CAPTAIN John Abraham Collet
may well he deemed the villain of this phase of the story, for, though
possessing many natural gifts, he was domineering and unprincipled and
has received little commendation from either party in the struggle. He
has, however, been treated more harshly than was necessary by North
Carolina historians who, following contemporary revolutionary opinion,
have given him no credit for his successful handling of a difficult
situation. Furthermore, North Carolina owes him something for the
excellent maps that he prepared of the province—maps not generally known
and never reproduced to our knowledge. One was engraved and published;
the other two, now in the British Museum, with photographic copies at
Raleigh and in the Library of Congress, still remain in manuscript. Of
the latter, the smaller covers the lower Cape Fear; the larger,
Albemarle and the back country.

- - - -

• WHAT TO WORK ON:
A - From the passage on Captain Collet, reproduce the text starting at "CAPTAIN John Abraham" and ending at "the back country.".
B - Answer these questions using the passage on Captain Collet:
(i) Which historians does the passage say treated Collet more harshly than necessary?
(ii) How many of Collet's maps of the province were engraved and published?
(iii) What area does the smaller of the manuscript maps cover?
C - List every place the passage on Captain Collet names as holding Collet's manuscript maps or photographic copies of them.

- - - -

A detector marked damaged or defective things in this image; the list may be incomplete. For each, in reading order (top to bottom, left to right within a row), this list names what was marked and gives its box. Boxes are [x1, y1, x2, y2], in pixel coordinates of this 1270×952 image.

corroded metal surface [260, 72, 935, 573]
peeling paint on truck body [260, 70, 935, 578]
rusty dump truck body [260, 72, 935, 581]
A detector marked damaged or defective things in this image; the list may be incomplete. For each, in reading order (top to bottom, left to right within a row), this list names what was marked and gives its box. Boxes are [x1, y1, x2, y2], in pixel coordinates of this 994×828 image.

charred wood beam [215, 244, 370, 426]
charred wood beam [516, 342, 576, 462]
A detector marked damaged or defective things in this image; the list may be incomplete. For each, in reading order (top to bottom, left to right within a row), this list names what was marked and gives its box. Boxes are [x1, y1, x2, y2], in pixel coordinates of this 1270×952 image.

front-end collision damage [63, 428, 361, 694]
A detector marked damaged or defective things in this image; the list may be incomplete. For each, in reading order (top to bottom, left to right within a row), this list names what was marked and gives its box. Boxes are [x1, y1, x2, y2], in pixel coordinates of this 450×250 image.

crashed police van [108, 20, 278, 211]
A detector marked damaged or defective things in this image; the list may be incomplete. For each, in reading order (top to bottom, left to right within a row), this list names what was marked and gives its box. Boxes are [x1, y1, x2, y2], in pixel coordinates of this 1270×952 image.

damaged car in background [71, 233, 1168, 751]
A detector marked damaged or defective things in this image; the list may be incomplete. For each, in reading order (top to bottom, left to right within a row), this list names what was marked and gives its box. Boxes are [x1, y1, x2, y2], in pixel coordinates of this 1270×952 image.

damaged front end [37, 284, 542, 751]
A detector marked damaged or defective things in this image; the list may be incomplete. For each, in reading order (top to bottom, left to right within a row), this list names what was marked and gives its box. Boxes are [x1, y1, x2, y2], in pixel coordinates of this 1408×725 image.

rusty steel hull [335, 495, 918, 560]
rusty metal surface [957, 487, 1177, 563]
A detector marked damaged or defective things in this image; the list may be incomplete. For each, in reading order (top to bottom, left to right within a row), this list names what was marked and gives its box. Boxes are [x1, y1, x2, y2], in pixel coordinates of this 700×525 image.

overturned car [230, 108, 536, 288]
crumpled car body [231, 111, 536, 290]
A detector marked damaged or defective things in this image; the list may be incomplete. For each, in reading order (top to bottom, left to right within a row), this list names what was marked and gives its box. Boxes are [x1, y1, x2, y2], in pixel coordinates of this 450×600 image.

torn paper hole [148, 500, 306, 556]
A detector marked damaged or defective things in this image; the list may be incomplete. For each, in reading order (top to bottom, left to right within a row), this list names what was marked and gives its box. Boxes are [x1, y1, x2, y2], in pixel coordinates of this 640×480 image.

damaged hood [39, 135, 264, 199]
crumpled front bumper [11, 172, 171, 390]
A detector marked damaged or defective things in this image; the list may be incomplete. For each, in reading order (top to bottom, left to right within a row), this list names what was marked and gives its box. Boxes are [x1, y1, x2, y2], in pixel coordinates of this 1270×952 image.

- - - -

• ANSWERS FOR THE TASKS:
A -
CAPTAIN John Abraham Collet
may well he deemed the villain of this phase of the story, for, though
possessing many natural gifts, he was domineering and unprincipled and
has received little commendation from either party in the struggle. He
has, however, been treated more harshly than was necessary by North
Carolina historians who, following contemporary revolutionary opinion,
have given him no credit for his successful handling of a difficult
situation. Furthermore, North Carolina owes him something for the
excellent maps that he prepared of the province—maps not generally known
and never reproduced to our knowledge. One was engraved and published;
the other two, now in the British Museum, with photographic copies at
Raleigh and in the Library of Congress, still remain in manuscript. Of
the latter, the smaller covers the lower Cape Fear; the larger,
Albemarle and the back country.

B -
(i) North Carolina historians
(ii) One
(iii) The lower Cape Fear

C -
British Museum
Raleigh
Library of Congress